FSIs for Banking
Banking sector FSIs can provide useful quantitative information on the stability or vulnerability of the banking system.16 Banking sector FSIs can be grouped according to six key areas of potential vulnerability in the CAMELS (Capital adequacy, Asset quality, Management soundness, Earnings and profitability, Liquidity, and Sensitivity to market risk) framework. Most FSIs are compiled by aggregating microprudential indicators for individual institutions to produce a measure for key peer groups such as domestically owned banks, local branches, foreign subsidiaries, state-owned banks, complex groups, or the entire banking system.17 Non-bank FSIs (such as those for the corporate and household sectors or those for insurance) can be used to assess credit risks arising for banks from their credit and other exposures to non-bank sectors.

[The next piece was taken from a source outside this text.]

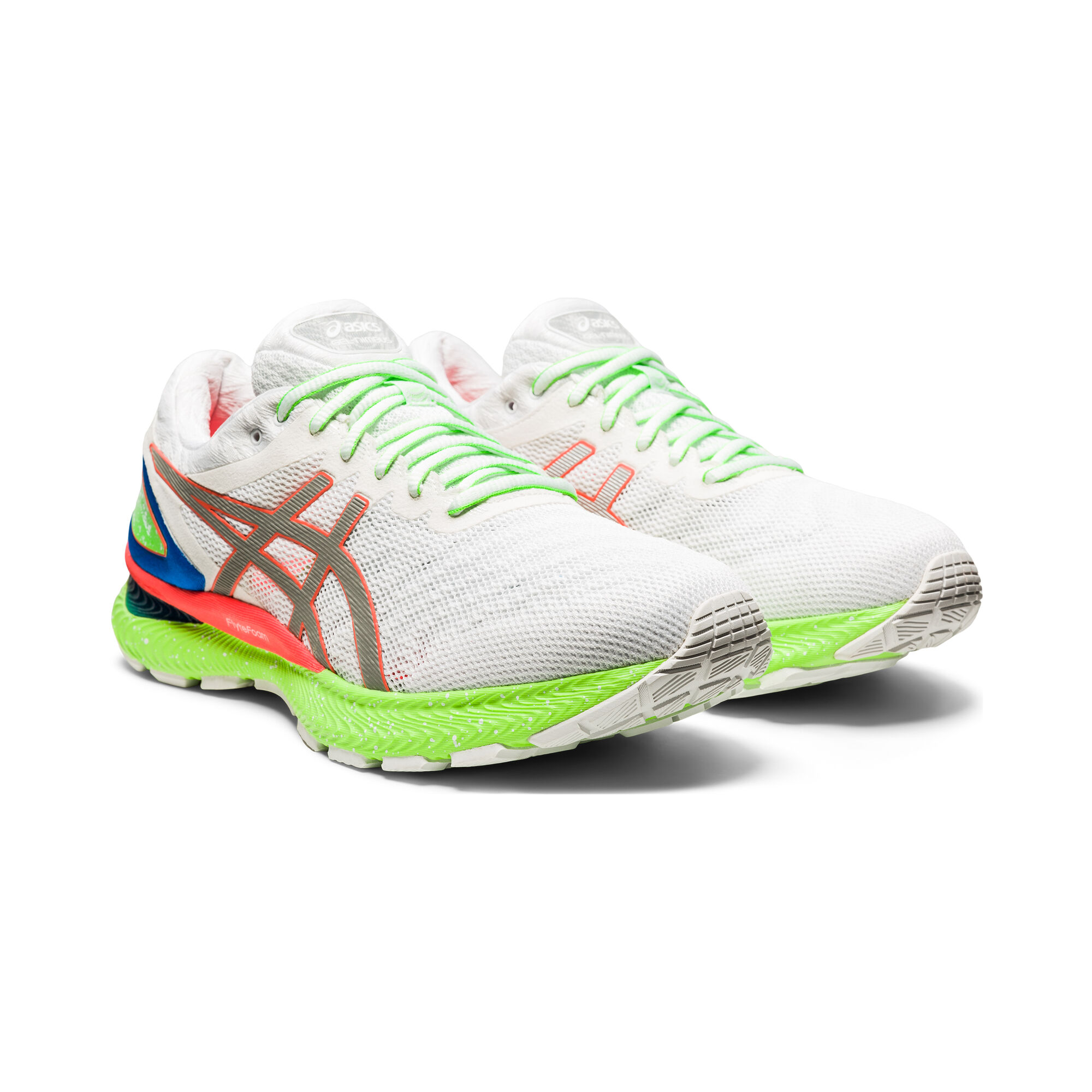 ASICS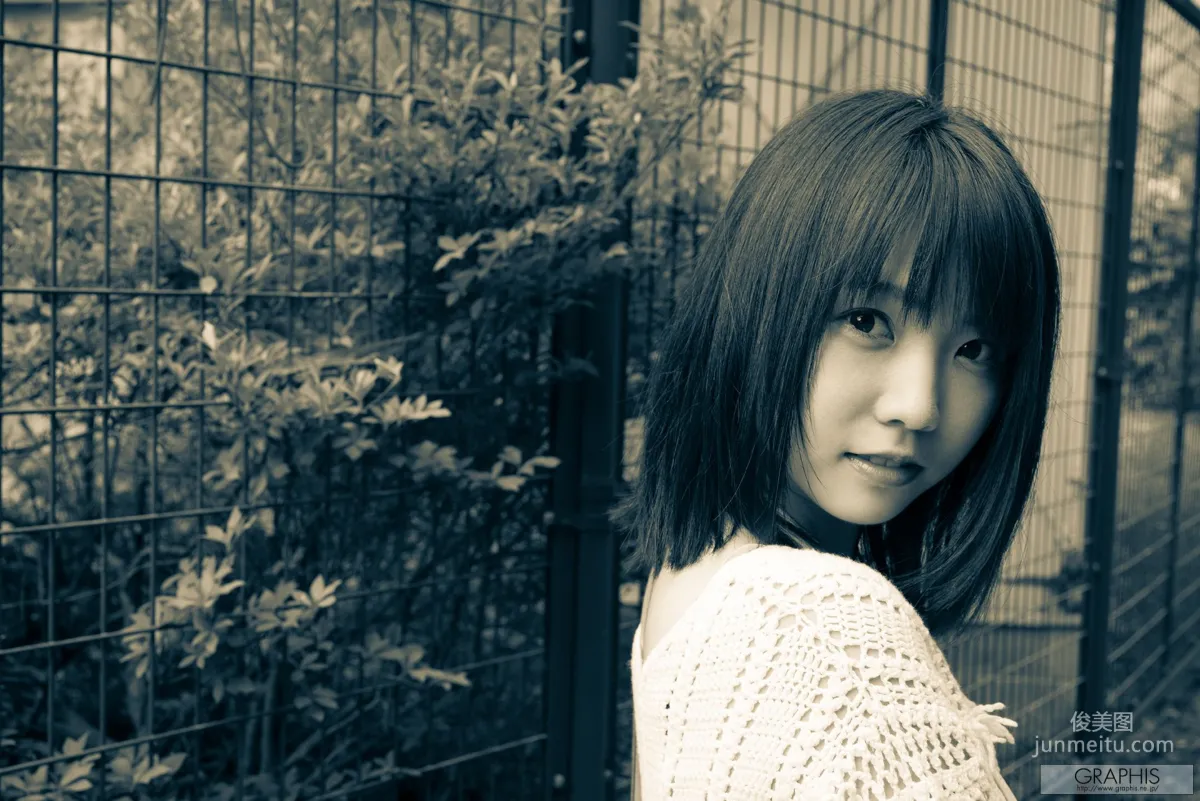 Makoto Toda: Graphis photo 12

Each of the six subgroups of bank FSIs has a different part in the stability assessment. Indicators of capital adequacy can be used to measure the capacity of the sector to absorb losses. Because risks to the solvency of financial institutions most often derive from impairment of assets, the second category of FSIs is asset quality. FSIs in this category monitor loan quality and exposure concentrations of bank asset portfolios. Indicators of management efficiency are used to capture the importance of sound management in ensuring the health and stability of banks. A variety of data on margins, income, and expenses can be used to measure earnings and profitability because earnings indicate the ability to absorb losses without drawing on capital. In contrast, rapid growth in earnings or profits may also signal excessive risk taking. Measures of liquidity indicate the ability of a banking system to withstand shocks to cash flows. FSIs for liquidity measure the liquid assets available to a bank in the event of a loss of market funding or an outflow of deposits. Market liquidity measures also can be included to monitor the liquidity of the main securities held by banks. Banks are then exposed to market risk from their increasingly diversified operations and positions in financial instruments. Sensitivity to market risk (changes in market prices, particularly interest rates and exchange rates and, occasionally,
equity prices) can be measured using information on net open positions, durations, and stress test results.